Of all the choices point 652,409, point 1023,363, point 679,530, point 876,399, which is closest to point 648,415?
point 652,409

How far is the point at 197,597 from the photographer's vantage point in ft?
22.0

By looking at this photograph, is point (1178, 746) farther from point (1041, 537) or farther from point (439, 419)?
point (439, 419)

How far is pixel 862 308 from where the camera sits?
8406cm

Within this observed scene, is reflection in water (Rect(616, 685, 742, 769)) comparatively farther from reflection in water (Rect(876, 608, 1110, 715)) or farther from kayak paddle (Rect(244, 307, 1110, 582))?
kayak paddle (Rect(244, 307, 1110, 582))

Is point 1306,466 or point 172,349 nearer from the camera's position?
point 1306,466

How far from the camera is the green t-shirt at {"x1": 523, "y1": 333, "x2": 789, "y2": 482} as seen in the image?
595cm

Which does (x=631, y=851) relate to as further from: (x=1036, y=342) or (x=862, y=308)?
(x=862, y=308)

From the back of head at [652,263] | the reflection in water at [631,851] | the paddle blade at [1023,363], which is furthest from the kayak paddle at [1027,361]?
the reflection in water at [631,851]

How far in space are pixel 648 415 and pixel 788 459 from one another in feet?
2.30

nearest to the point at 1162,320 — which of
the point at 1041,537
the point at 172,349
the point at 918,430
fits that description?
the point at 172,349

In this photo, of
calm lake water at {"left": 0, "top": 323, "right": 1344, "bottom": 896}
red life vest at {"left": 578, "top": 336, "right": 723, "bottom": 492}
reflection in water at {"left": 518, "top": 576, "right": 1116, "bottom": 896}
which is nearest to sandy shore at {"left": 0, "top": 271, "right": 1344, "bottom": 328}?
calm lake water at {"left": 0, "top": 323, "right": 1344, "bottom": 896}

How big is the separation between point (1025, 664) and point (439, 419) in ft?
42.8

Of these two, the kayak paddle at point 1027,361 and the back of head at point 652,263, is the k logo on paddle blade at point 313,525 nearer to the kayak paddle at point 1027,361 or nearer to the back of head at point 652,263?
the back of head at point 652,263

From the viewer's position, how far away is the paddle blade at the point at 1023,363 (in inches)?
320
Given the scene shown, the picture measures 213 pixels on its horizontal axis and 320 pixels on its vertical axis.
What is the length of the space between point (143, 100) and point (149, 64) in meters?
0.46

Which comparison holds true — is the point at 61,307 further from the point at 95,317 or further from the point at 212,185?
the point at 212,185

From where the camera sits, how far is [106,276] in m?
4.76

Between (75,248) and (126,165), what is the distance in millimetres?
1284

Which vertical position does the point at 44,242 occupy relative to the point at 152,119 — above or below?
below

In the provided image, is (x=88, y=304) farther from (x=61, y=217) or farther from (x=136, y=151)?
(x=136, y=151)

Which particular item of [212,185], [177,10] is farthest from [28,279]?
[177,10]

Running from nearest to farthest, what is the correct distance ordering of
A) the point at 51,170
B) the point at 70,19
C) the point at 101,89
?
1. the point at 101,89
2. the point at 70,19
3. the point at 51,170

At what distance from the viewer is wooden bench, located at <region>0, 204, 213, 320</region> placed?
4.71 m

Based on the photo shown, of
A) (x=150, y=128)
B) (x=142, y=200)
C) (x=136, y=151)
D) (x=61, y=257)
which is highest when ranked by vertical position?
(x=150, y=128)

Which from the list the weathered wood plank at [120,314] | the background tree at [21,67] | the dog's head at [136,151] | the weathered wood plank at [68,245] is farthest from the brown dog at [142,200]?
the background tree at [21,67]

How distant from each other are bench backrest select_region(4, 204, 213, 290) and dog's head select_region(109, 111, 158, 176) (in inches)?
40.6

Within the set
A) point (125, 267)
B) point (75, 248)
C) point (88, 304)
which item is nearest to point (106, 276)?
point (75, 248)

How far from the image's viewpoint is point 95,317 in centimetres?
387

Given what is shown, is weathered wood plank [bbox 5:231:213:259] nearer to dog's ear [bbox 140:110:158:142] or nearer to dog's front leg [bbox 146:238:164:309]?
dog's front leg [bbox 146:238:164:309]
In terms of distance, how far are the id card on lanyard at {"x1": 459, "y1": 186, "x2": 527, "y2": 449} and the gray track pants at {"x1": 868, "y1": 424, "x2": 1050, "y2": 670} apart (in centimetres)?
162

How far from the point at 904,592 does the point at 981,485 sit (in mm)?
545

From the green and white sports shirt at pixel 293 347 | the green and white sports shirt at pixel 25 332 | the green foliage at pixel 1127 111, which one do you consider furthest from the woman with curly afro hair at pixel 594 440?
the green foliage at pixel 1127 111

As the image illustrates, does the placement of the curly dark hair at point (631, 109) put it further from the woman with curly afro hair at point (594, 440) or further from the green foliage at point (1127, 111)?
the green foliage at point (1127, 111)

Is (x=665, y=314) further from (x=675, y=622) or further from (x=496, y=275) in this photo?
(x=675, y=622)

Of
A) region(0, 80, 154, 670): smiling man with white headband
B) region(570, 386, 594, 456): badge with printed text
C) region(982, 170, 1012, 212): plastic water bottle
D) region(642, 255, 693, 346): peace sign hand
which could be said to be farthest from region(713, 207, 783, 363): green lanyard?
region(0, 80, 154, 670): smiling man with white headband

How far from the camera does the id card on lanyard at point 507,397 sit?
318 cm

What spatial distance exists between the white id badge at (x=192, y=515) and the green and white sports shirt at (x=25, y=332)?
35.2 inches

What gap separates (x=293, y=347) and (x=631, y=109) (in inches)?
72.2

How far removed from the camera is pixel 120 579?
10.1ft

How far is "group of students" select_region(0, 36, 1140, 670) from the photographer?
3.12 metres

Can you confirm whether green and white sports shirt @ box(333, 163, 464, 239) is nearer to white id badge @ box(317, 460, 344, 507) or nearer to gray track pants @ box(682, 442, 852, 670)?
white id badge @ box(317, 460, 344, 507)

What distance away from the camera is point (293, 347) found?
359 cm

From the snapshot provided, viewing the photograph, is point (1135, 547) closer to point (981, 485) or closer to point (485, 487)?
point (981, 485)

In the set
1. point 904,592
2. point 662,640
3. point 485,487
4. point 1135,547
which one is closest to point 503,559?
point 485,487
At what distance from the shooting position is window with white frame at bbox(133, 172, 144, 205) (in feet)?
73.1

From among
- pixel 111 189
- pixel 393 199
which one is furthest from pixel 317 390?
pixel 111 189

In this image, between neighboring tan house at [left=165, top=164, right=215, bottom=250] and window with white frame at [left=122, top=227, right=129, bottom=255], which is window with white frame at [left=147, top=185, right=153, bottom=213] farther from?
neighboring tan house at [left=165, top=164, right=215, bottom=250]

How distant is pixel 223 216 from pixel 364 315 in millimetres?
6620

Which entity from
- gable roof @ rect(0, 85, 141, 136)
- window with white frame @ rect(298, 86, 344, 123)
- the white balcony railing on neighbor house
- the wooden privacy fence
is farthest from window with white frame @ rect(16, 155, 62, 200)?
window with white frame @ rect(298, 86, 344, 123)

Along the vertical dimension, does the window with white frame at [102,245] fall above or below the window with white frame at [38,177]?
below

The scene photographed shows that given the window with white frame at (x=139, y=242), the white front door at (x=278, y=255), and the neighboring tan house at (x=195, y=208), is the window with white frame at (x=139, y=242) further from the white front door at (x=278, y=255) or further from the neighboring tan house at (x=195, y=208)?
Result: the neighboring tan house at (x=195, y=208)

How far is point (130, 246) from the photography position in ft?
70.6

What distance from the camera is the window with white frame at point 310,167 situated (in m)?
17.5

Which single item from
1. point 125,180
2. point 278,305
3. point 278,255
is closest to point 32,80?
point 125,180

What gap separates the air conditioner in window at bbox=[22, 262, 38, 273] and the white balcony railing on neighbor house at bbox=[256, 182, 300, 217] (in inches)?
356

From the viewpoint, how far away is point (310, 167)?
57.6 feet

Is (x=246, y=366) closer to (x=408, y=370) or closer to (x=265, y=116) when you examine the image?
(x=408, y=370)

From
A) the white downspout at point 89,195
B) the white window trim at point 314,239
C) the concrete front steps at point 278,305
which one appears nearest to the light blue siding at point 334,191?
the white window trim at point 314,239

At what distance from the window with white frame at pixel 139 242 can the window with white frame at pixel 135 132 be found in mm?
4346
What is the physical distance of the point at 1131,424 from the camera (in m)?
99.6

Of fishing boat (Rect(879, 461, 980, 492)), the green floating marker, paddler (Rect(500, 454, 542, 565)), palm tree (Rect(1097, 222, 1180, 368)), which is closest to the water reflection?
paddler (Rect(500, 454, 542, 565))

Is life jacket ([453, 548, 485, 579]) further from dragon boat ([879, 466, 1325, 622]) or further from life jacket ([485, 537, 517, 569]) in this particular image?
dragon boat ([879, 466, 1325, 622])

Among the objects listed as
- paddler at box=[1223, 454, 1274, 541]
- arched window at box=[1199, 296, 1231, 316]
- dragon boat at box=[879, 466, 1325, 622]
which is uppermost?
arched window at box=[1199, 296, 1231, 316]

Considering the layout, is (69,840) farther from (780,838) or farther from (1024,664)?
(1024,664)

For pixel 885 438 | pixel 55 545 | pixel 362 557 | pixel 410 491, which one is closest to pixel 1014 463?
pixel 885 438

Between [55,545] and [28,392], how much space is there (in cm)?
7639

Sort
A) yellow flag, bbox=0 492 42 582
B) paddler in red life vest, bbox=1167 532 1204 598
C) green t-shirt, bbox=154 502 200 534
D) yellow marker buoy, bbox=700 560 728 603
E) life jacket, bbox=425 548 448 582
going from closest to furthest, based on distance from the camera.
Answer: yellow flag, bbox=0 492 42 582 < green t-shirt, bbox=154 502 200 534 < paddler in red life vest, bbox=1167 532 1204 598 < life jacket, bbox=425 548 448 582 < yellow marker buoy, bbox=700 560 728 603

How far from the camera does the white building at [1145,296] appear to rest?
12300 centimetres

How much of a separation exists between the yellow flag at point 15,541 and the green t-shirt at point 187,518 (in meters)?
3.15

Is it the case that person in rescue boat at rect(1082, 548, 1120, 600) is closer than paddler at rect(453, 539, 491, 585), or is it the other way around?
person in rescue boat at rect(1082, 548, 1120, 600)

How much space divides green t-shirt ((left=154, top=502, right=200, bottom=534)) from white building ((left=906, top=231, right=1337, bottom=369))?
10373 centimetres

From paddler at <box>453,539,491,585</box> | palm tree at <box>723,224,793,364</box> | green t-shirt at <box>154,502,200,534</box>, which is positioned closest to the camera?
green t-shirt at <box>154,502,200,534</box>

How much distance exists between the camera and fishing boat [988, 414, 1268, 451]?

____

SHORT TASK → From the line holding "For pixel 885" to the last line of the records, quote each line exactly and add nothing.

EXERCISE OUTPUT →
For pixel 885 438 | pixel 55 545 | pixel 362 557 | pixel 410 491, which one is closest to pixel 1014 463?
pixel 885 438

Between [55,545] and [28,392], how much space is there (in cm)?
7639

Sort
A) yellow flag, bbox=0 492 42 582
B) paddler in red life vest, bbox=1167 532 1204 598
C) green t-shirt, bbox=154 502 200 534
D) yellow marker buoy, bbox=700 560 728 603
E) life jacket, bbox=425 548 448 582
going from closest to furthest, based on distance from the camera.
Answer: yellow flag, bbox=0 492 42 582 < green t-shirt, bbox=154 502 200 534 < paddler in red life vest, bbox=1167 532 1204 598 < life jacket, bbox=425 548 448 582 < yellow marker buoy, bbox=700 560 728 603

How far from the camera does the white building at [1145,296] appear to rest?
12300 centimetres

How much of a separation exists between the yellow flag at point 15,541 and the green t-shirt at point 187,518 (in meters)?
3.15

Is it the case that person in rescue boat at rect(1082, 548, 1120, 600) is closer than paddler at rect(453, 539, 491, 585), or is it the other way around?
person in rescue boat at rect(1082, 548, 1120, 600)

How much space divides green t-shirt ((left=154, top=502, right=200, bottom=534)) from white building ((left=906, top=231, right=1337, bottom=369))?
10373 centimetres

From paddler at <box>453,539,491,585</box> | palm tree at <box>723,224,793,364</box> | green t-shirt at <box>154,502,200,534</box>, which is positioned closest to the camera?
green t-shirt at <box>154,502,200,534</box>

How much distance exists between the camera and fishing boat [988, 414, 1268, 451]?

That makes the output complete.